### Problem set:
• a. List every court case cited by name in the passage on the right to counsel, giving each case with its citation.
• b. Transcribe the part of the passage on the right to counsel starting with "Importance of the" and going on through "210.15 [2] [c].)".

### Extracted text:
──────────
Upon misrepresentation of fact, the court has the authority to vacate an order. (See CPLR 5015 [a] [3]; [d].) Additionally, under the circumstances here, County Law § 722-d provides the court with discretion to “authorize payment, as the interest of justice may dictate” when it appears defendant is “financially able to obtain counsel.” (See People v Alessi, 154 Misc 2d 322 [1992]; People v Bell, 119 Misc 2d 274 [1983].)

Importance of the Right to Counsel

It must be emphasized how significant and sacrosanct the right to counsel must be viewed in criminal, as well as certain civil proceedings, within the Supreme and Family Courts of New York State. An integral component of the right to counsel is the availability of court-appointed counsel for those financially unable to hire an attorney. (Scott v Illinois, 440 US 367 [1979].) Such right is also provided under the New York State Constitution. (See NY Const, art I, § 6.) The statutory authority in New York implementing this right emphasizes that it is financial inability to retain counsel and not “indigency” which governs determinations for eligibility. (County Law § 722; CPL 170.10 [3], [4]; 180.10 [3] [c]; 210.15 [2] [c].)

But the expense of court-appointed counsel, borne here by the public at large, is wholly misspent and limited public resources are unduly wasted when compensation for legal services is provided under circumstances where the litigant’s true and accurate financial status at the time of appointment is misstated, concealed or, as in this case, wholly misrepresented. While Rules of the Appellate Division, Second Department (22 NYCRR) *453§ 691.16 (b) prevents assigned counsel from accepting a private retainer from an indigent defendant, the ambits of County Law § 722-d provide the court with the discretion and authority to direct payment by the litigant, as it must do here.
──────────
### Entries supplied:

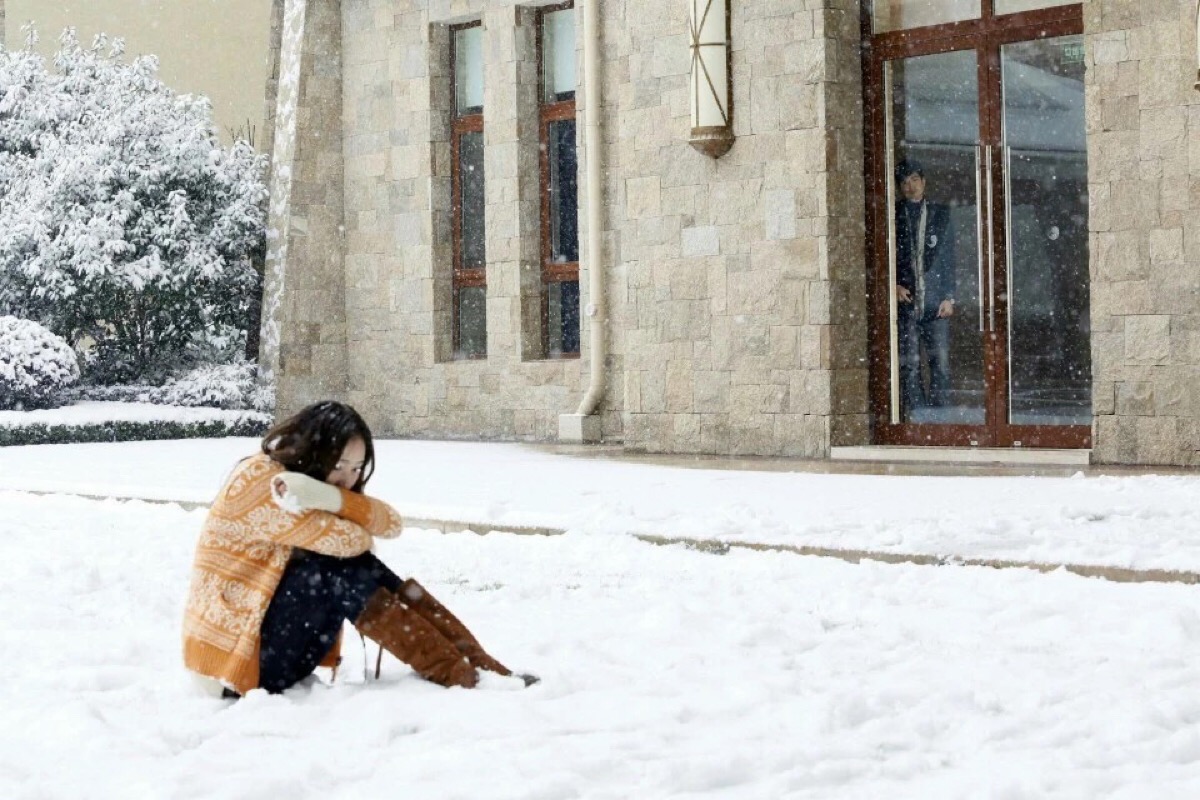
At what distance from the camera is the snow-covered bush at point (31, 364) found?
56.6ft

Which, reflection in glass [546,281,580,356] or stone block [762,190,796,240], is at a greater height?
stone block [762,190,796,240]

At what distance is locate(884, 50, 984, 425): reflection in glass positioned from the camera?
12406mm

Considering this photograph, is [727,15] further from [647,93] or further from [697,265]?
[697,265]

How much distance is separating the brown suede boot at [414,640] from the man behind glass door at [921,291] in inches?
325

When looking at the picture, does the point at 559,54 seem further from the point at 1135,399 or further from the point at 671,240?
the point at 1135,399

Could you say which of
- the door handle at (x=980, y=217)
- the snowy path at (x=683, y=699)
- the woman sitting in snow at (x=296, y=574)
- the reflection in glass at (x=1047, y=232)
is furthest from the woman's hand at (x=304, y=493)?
the door handle at (x=980, y=217)

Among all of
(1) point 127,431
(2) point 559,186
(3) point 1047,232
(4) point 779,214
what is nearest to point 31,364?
(1) point 127,431

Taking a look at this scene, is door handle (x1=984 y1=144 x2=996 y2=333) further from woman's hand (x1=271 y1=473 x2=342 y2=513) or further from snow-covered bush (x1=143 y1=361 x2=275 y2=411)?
snow-covered bush (x1=143 y1=361 x2=275 y2=411)

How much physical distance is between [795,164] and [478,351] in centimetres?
529

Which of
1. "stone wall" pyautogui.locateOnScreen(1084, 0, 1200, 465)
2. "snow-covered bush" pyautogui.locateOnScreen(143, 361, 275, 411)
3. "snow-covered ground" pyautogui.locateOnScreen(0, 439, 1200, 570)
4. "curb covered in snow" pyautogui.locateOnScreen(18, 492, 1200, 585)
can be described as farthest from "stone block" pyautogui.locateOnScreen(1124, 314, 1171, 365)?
"snow-covered bush" pyautogui.locateOnScreen(143, 361, 275, 411)

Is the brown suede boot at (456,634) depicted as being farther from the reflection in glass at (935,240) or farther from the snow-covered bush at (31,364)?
the snow-covered bush at (31,364)

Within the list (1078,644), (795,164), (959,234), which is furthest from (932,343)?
(1078,644)

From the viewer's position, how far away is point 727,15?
13.2m

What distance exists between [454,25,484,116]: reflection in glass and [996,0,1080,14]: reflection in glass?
625 cm
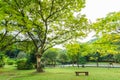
──────────
### Written answers:
• a.
People v Alessi, 154 Misc 2d 322 [1992]
People v Bell, 119 Misc 2d 274 [1983]
Scott v Illinois, 440 US 367 [1979]

• b.
Importance of the Right to Counsel

It must be emphasized how significant and sacrosanct the right to counsel must be viewed in criminal, as well as certain civil proceedings, within the Supreme and Family Courts of New York State. An integral component of the right to counsel is the availability of court-appointed counsel for those financially unable to hire an attorney. (Scott v Illinois, 440 US 367 [1979].) Such right is also provided under the New York State Constitution. (See NY Const, art I, § 6.) The statutory authority in New York implementing this right emphasizes that it is financial inability to retain counsel and not “indigency” which governs determinations for eligibility. (County Law § 722; CPL 170.10 [3], [4]; 180.10 [3] [c]; 210.15 [2] [c].)